Originalmente, el plan de rescate de Geithner tenía una etiqueta de $3 billones de dólares

18 de febrero de 2009

18 de febrero de 2009 (LPAC).— Corroborando lo que fuentes independientes le han dicho a EIR, un informe en la sección de Negocios del Washington Post indica que, dos días antes de su programado anuncio, el equipo de revisión del rescate de Timothy Geithner cambió súbitamente de opinión. Esto sucedió cuando el equipo totalizó las deudas del gobierno bajo el plan y la cifra se remontó a ¡$3 billones de dólares! Al darse cuenta de que no era posible presentarse ante el Congreso o la población en general con esta cifra, optaron por dar a conocer un no-plan, en vez de tener que reconsiderarlo después, como lo hizo Paulson. Producto de esto, el plan anunciado la semana pasada no contenía ninguna especificación, y por lo tanto los mercados se desinflaron como respuesta.

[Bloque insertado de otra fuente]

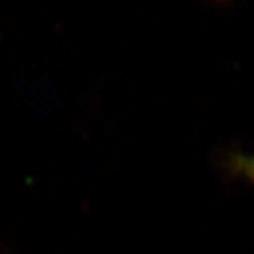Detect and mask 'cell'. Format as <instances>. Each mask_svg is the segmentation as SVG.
Wrapping results in <instances>:
<instances>
[{
    "label": "cell",
    "mask_w": 254,
    "mask_h": 254,
    "mask_svg": "<svg viewBox=\"0 0 254 254\" xmlns=\"http://www.w3.org/2000/svg\"><path fill=\"white\" fill-rule=\"evenodd\" d=\"M225 167L230 171L231 176L245 179L254 186V153H233L230 154L225 161Z\"/></svg>",
    "instance_id": "1"
}]
</instances>
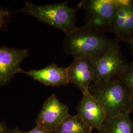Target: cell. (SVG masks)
<instances>
[{
  "mask_svg": "<svg viewBox=\"0 0 133 133\" xmlns=\"http://www.w3.org/2000/svg\"><path fill=\"white\" fill-rule=\"evenodd\" d=\"M89 92L104 110L107 119L133 111L130 92L123 75L107 81L92 82Z\"/></svg>",
  "mask_w": 133,
  "mask_h": 133,
  "instance_id": "1",
  "label": "cell"
},
{
  "mask_svg": "<svg viewBox=\"0 0 133 133\" xmlns=\"http://www.w3.org/2000/svg\"><path fill=\"white\" fill-rule=\"evenodd\" d=\"M114 41L105 33L85 24L65 35L63 46L66 54L74 58L97 57L105 52Z\"/></svg>",
  "mask_w": 133,
  "mask_h": 133,
  "instance_id": "2",
  "label": "cell"
},
{
  "mask_svg": "<svg viewBox=\"0 0 133 133\" xmlns=\"http://www.w3.org/2000/svg\"><path fill=\"white\" fill-rule=\"evenodd\" d=\"M80 9L71 7L68 2L37 5L26 2L24 7L12 13H23L33 16L44 24L61 30L66 35L76 28V13Z\"/></svg>",
  "mask_w": 133,
  "mask_h": 133,
  "instance_id": "3",
  "label": "cell"
},
{
  "mask_svg": "<svg viewBox=\"0 0 133 133\" xmlns=\"http://www.w3.org/2000/svg\"><path fill=\"white\" fill-rule=\"evenodd\" d=\"M88 58L94 72L93 82L107 81L122 76L129 65L116 39L103 55Z\"/></svg>",
  "mask_w": 133,
  "mask_h": 133,
  "instance_id": "4",
  "label": "cell"
},
{
  "mask_svg": "<svg viewBox=\"0 0 133 133\" xmlns=\"http://www.w3.org/2000/svg\"><path fill=\"white\" fill-rule=\"evenodd\" d=\"M121 0H84L78 6L84 10L85 24L102 33L112 32Z\"/></svg>",
  "mask_w": 133,
  "mask_h": 133,
  "instance_id": "5",
  "label": "cell"
},
{
  "mask_svg": "<svg viewBox=\"0 0 133 133\" xmlns=\"http://www.w3.org/2000/svg\"><path fill=\"white\" fill-rule=\"evenodd\" d=\"M69 109L63 104L56 95H50L43 104L36 120L37 125L54 132L62 122L70 115Z\"/></svg>",
  "mask_w": 133,
  "mask_h": 133,
  "instance_id": "6",
  "label": "cell"
},
{
  "mask_svg": "<svg viewBox=\"0 0 133 133\" xmlns=\"http://www.w3.org/2000/svg\"><path fill=\"white\" fill-rule=\"evenodd\" d=\"M29 55L28 49L0 47V86L6 85L16 74L22 73L20 64Z\"/></svg>",
  "mask_w": 133,
  "mask_h": 133,
  "instance_id": "7",
  "label": "cell"
},
{
  "mask_svg": "<svg viewBox=\"0 0 133 133\" xmlns=\"http://www.w3.org/2000/svg\"><path fill=\"white\" fill-rule=\"evenodd\" d=\"M69 83L79 89L82 94L88 91L94 81V72L88 57H78L67 67Z\"/></svg>",
  "mask_w": 133,
  "mask_h": 133,
  "instance_id": "8",
  "label": "cell"
},
{
  "mask_svg": "<svg viewBox=\"0 0 133 133\" xmlns=\"http://www.w3.org/2000/svg\"><path fill=\"white\" fill-rule=\"evenodd\" d=\"M82 95L76 107L77 114L91 129L99 130L107 119L105 111L89 91Z\"/></svg>",
  "mask_w": 133,
  "mask_h": 133,
  "instance_id": "9",
  "label": "cell"
},
{
  "mask_svg": "<svg viewBox=\"0 0 133 133\" xmlns=\"http://www.w3.org/2000/svg\"><path fill=\"white\" fill-rule=\"evenodd\" d=\"M22 74L48 86L57 87L69 84L67 67L59 66L55 63L41 69L23 70Z\"/></svg>",
  "mask_w": 133,
  "mask_h": 133,
  "instance_id": "10",
  "label": "cell"
},
{
  "mask_svg": "<svg viewBox=\"0 0 133 133\" xmlns=\"http://www.w3.org/2000/svg\"><path fill=\"white\" fill-rule=\"evenodd\" d=\"M130 114H122L107 118L100 128V133H133V121Z\"/></svg>",
  "mask_w": 133,
  "mask_h": 133,
  "instance_id": "11",
  "label": "cell"
},
{
  "mask_svg": "<svg viewBox=\"0 0 133 133\" xmlns=\"http://www.w3.org/2000/svg\"><path fill=\"white\" fill-rule=\"evenodd\" d=\"M92 130L76 114L68 116L58 126L54 133H91Z\"/></svg>",
  "mask_w": 133,
  "mask_h": 133,
  "instance_id": "12",
  "label": "cell"
},
{
  "mask_svg": "<svg viewBox=\"0 0 133 133\" xmlns=\"http://www.w3.org/2000/svg\"><path fill=\"white\" fill-rule=\"evenodd\" d=\"M130 0H121V3L115 14L112 26V32L115 36L117 40L123 28L128 12Z\"/></svg>",
  "mask_w": 133,
  "mask_h": 133,
  "instance_id": "13",
  "label": "cell"
},
{
  "mask_svg": "<svg viewBox=\"0 0 133 133\" xmlns=\"http://www.w3.org/2000/svg\"><path fill=\"white\" fill-rule=\"evenodd\" d=\"M133 36V0H130L128 12L123 28L120 34L117 42L128 43Z\"/></svg>",
  "mask_w": 133,
  "mask_h": 133,
  "instance_id": "14",
  "label": "cell"
},
{
  "mask_svg": "<svg viewBox=\"0 0 133 133\" xmlns=\"http://www.w3.org/2000/svg\"><path fill=\"white\" fill-rule=\"evenodd\" d=\"M123 78L128 88L133 111V60L129 64L127 69L123 75Z\"/></svg>",
  "mask_w": 133,
  "mask_h": 133,
  "instance_id": "15",
  "label": "cell"
},
{
  "mask_svg": "<svg viewBox=\"0 0 133 133\" xmlns=\"http://www.w3.org/2000/svg\"><path fill=\"white\" fill-rule=\"evenodd\" d=\"M11 14L6 10L0 9V30H3L6 27Z\"/></svg>",
  "mask_w": 133,
  "mask_h": 133,
  "instance_id": "16",
  "label": "cell"
},
{
  "mask_svg": "<svg viewBox=\"0 0 133 133\" xmlns=\"http://www.w3.org/2000/svg\"><path fill=\"white\" fill-rule=\"evenodd\" d=\"M22 133H54V132L48 131L36 125L35 127L32 130L27 132H22Z\"/></svg>",
  "mask_w": 133,
  "mask_h": 133,
  "instance_id": "17",
  "label": "cell"
},
{
  "mask_svg": "<svg viewBox=\"0 0 133 133\" xmlns=\"http://www.w3.org/2000/svg\"><path fill=\"white\" fill-rule=\"evenodd\" d=\"M0 133H8L5 125L2 123H0Z\"/></svg>",
  "mask_w": 133,
  "mask_h": 133,
  "instance_id": "18",
  "label": "cell"
},
{
  "mask_svg": "<svg viewBox=\"0 0 133 133\" xmlns=\"http://www.w3.org/2000/svg\"><path fill=\"white\" fill-rule=\"evenodd\" d=\"M129 44V48L131 51V52L132 53V54L133 55V37L131 38L130 39V41H129L128 43H127Z\"/></svg>",
  "mask_w": 133,
  "mask_h": 133,
  "instance_id": "19",
  "label": "cell"
},
{
  "mask_svg": "<svg viewBox=\"0 0 133 133\" xmlns=\"http://www.w3.org/2000/svg\"><path fill=\"white\" fill-rule=\"evenodd\" d=\"M8 133H22V132L20 131L19 129L16 128L14 129V130H12L10 132H8Z\"/></svg>",
  "mask_w": 133,
  "mask_h": 133,
  "instance_id": "20",
  "label": "cell"
}]
</instances>
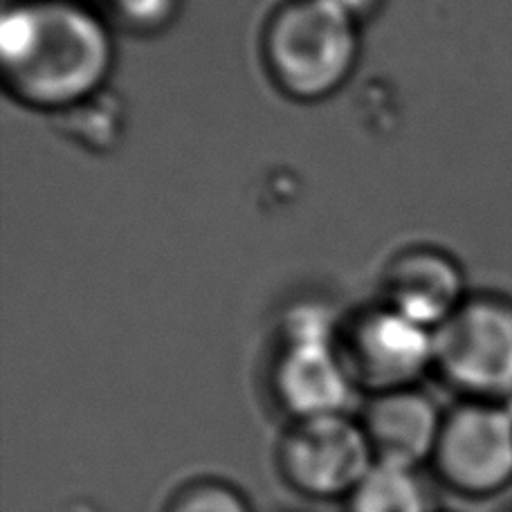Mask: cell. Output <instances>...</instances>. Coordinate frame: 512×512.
<instances>
[{
  "mask_svg": "<svg viewBox=\"0 0 512 512\" xmlns=\"http://www.w3.org/2000/svg\"><path fill=\"white\" fill-rule=\"evenodd\" d=\"M115 27L93 0H5L0 81L18 106L57 117L106 93Z\"/></svg>",
  "mask_w": 512,
  "mask_h": 512,
  "instance_id": "obj_1",
  "label": "cell"
},
{
  "mask_svg": "<svg viewBox=\"0 0 512 512\" xmlns=\"http://www.w3.org/2000/svg\"><path fill=\"white\" fill-rule=\"evenodd\" d=\"M360 52L362 23L331 0H279L261 27L265 77L295 104H319L340 93Z\"/></svg>",
  "mask_w": 512,
  "mask_h": 512,
  "instance_id": "obj_2",
  "label": "cell"
},
{
  "mask_svg": "<svg viewBox=\"0 0 512 512\" xmlns=\"http://www.w3.org/2000/svg\"><path fill=\"white\" fill-rule=\"evenodd\" d=\"M463 400L512 405V297L472 290L434 331V369Z\"/></svg>",
  "mask_w": 512,
  "mask_h": 512,
  "instance_id": "obj_3",
  "label": "cell"
},
{
  "mask_svg": "<svg viewBox=\"0 0 512 512\" xmlns=\"http://www.w3.org/2000/svg\"><path fill=\"white\" fill-rule=\"evenodd\" d=\"M335 344L353 387L367 396L416 387L434 369V333L378 299L337 317Z\"/></svg>",
  "mask_w": 512,
  "mask_h": 512,
  "instance_id": "obj_4",
  "label": "cell"
},
{
  "mask_svg": "<svg viewBox=\"0 0 512 512\" xmlns=\"http://www.w3.org/2000/svg\"><path fill=\"white\" fill-rule=\"evenodd\" d=\"M337 317L292 313L279 331L270 367L272 396L292 420L344 411L353 382L335 344Z\"/></svg>",
  "mask_w": 512,
  "mask_h": 512,
  "instance_id": "obj_5",
  "label": "cell"
},
{
  "mask_svg": "<svg viewBox=\"0 0 512 512\" xmlns=\"http://www.w3.org/2000/svg\"><path fill=\"white\" fill-rule=\"evenodd\" d=\"M376 465L360 418L344 411L292 420L279 443L283 479L319 501L349 499Z\"/></svg>",
  "mask_w": 512,
  "mask_h": 512,
  "instance_id": "obj_6",
  "label": "cell"
},
{
  "mask_svg": "<svg viewBox=\"0 0 512 512\" xmlns=\"http://www.w3.org/2000/svg\"><path fill=\"white\" fill-rule=\"evenodd\" d=\"M432 465L463 497H495L512 486V407L461 400L445 411Z\"/></svg>",
  "mask_w": 512,
  "mask_h": 512,
  "instance_id": "obj_7",
  "label": "cell"
},
{
  "mask_svg": "<svg viewBox=\"0 0 512 512\" xmlns=\"http://www.w3.org/2000/svg\"><path fill=\"white\" fill-rule=\"evenodd\" d=\"M470 292L468 274L450 250L416 243L382 265L376 299L434 333Z\"/></svg>",
  "mask_w": 512,
  "mask_h": 512,
  "instance_id": "obj_8",
  "label": "cell"
},
{
  "mask_svg": "<svg viewBox=\"0 0 512 512\" xmlns=\"http://www.w3.org/2000/svg\"><path fill=\"white\" fill-rule=\"evenodd\" d=\"M445 411L418 387L373 393L360 423L369 436L376 461L420 468L432 461Z\"/></svg>",
  "mask_w": 512,
  "mask_h": 512,
  "instance_id": "obj_9",
  "label": "cell"
},
{
  "mask_svg": "<svg viewBox=\"0 0 512 512\" xmlns=\"http://www.w3.org/2000/svg\"><path fill=\"white\" fill-rule=\"evenodd\" d=\"M349 512H438L434 495L418 468L376 461L353 495Z\"/></svg>",
  "mask_w": 512,
  "mask_h": 512,
  "instance_id": "obj_10",
  "label": "cell"
},
{
  "mask_svg": "<svg viewBox=\"0 0 512 512\" xmlns=\"http://www.w3.org/2000/svg\"><path fill=\"white\" fill-rule=\"evenodd\" d=\"M167 512H252L241 490L225 481L200 479L178 490Z\"/></svg>",
  "mask_w": 512,
  "mask_h": 512,
  "instance_id": "obj_11",
  "label": "cell"
},
{
  "mask_svg": "<svg viewBox=\"0 0 512 512\" xmlns=\"http://www.w3.org/2000/svg\"><path fill=\"white\" fill-rule=\"evenodd\" d=\"M333 5L344 9L346 14H351L358 23H369L371 18H376L387 0H331Z\"/></svg>",
  "mask_w": 512,
  "mask_h": 512,
  "instance_id": "obj_12",
  "label": "cell"
}]
</instances>
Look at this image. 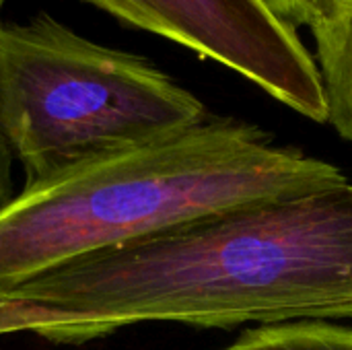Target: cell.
Wrapping results in <instances>:
<instances>
[{
	"label": "cell",
	"mask_w": 352,
	"mask_h": 350,
	"mask_svg": "<svg viewBox=\"0 0 352 350\" xmlns=\"http://www.w3.org/2000/svg\"><path fill=\"white\" fill-rule=\"evenodd\" d=\"M352 318V184L99 250L0 295V336L80 347L144 322Z\"/></svg>",
	"instance_id": "cell-1"
},
{
	"label": "cell",
	"mask_w": 352,
	"mask_h": 350,
	"mask_svg": "<svg viewBox=\"0 0 352 350\" xmlns=\"http://www.w3.org/2000/svg\"><path fill=\"white\" fill-rule=\"evenodd\" d=\"M340 167L237 118L25 186L0 210V295L87 254L239 208L346 184Z\"/></svg>",
	"instance_id": "cell-2"
},
{
	"label": "cell",
	"mask_w": 352,
	"mask_h": 350,
	"mask_svg": "<svg viewBox=\"0 0 352 350\" xmlns=\"http://www.w3.org/2000/svg\"><path fill=\"white\" fill-rule=\"evenodd\" d=\"M204 118V103L146 58L85 39L47 12L2 25L0 128L25 186Z\"/></svg>",
	"instance_id": "cell-3"
},
{
	"label": "cell",
	"mask_w": 352,
	"mask_h": 350,
	"mask_svg": "<svg viewBox=\"0 0 352 350\" xmlns=\"http://www.w3.org/2000/svg\"><path fill=\"white\" fill-rule=\"evenodd\" d=\"M241 74L311 122H328L316 56L270 0H82Z\"/></svg>",
	"instance_id": "cell-4"
},
{
	"label": "cell",
	"mask_w": 352,
	"mask_h": 350,
	"mask_svg": "<svg viewBox=\"0 0 352 350\" xmlns=\"http://www.w3.org/2000/svg\"><path fill=\"white\" fill-rule=\"evenodd\" d=\"M311 37L328 99V122L352 142V0H346L336 17Z\"/></svg>",
	"instance_id": "cell-5"
},
{
	"label": "cell",
	"mask_w": 352,
	"mask_h": 350,
	"mask_svg": "<svg viewBox=\"0 0 352 350\" xmlns=\"http://www.w3.org/2000/svg\"><path fill=\"white\" fill-rule=\"evenodd\" d=\"M221 350H352V328L326 320L266 324Z\"/></svg>",
	"instance_id": "cell-6"
},
{
	"label": "cell",
	"mask_w": 352,
	"mask_h": 350,
	"mask_svg": "<svg viewBox=\"0 0 352 350\" xmlns=\"http://www.w3.org/2000/svg\"><path fill=\"white\" fill-rule=\"evenodd\" d=\"M270 4L295 27H307L311 35L324 29L340 8V0H270Z\"/></svg>",
	"instance_id": "cell-7"
},
{
	"label": "cell",
	"mask_w": 352,
	"mask_h": 350,
	"mask_svg": "<svg viewBox=\"0 0 352 350\" xmlns=\"http://www.w3.org/2000/svg\"><path fill=\"white\" fill-rule=\"evenodd\" d=\"M4 4L6 0H0V31H2V10H4ZM12 161H14V155L4 138V132L0 128V210L12 202V198L16 196L14 194V188H12Z\"/></svg>",
	"instance_id": "cell-8"
},
{
	"label": "cell",
	"mask_w": 352,
	"mask_h": 350,
	"mask_svg": "<svg viewBox=\"0 0 352 350\" xmlns=\"http://www.w3.org/2000/svg\"><path fill=\"white\" fill-rule=\"evenodd\" d=\"M344 2H346V0H340V6H342V4H344ZM338 10H340V8H338Z\"/></svg>",
	"instance_id": "cell-9"
}]
</instances>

Según el Post, Geithner estuvo metido en el proceso de rescate de Paulson y desde noviembre ha estado pensando qué hacer. En esos dos meses han surgido dos líneas de pensamiento, una variación de un banco "malo" y una combinación de garantías del gobierno para las instituciones. Cuando aumentaron las sumas totales, Geithner salió con una nueva idea: un fondo en donde sociedades accionistas privados pudieran ayudar a comprar los desperdicios tóxicos, y el gobierno les garantizaría los fondos. La pregunta que siempre aparece sin respuesta es, ¿qué tanto cuesta toda esa cosa?

Con el tiempo en su contra, se hizo obvio que las mejores mentes "demócratas" eran incapaces de resolver un problema que las mejores mentes "republicanas" tampoco habían podido resolver. Sin embargo, la solución existe, y ésta es la reorganización del sistema bajo protección por quiebra, como lo define la Ley de Protección a los Bancos y Propietarios de Vivienda (HBPA por siglas en inglés) de Lyndon LaRouche. Como dijo LaRouche ayer, por el bien de la credibilidad de la presidencia de Obama, Geithner tiene que "cambiar de política de inmediato. O si no, debe renunciar".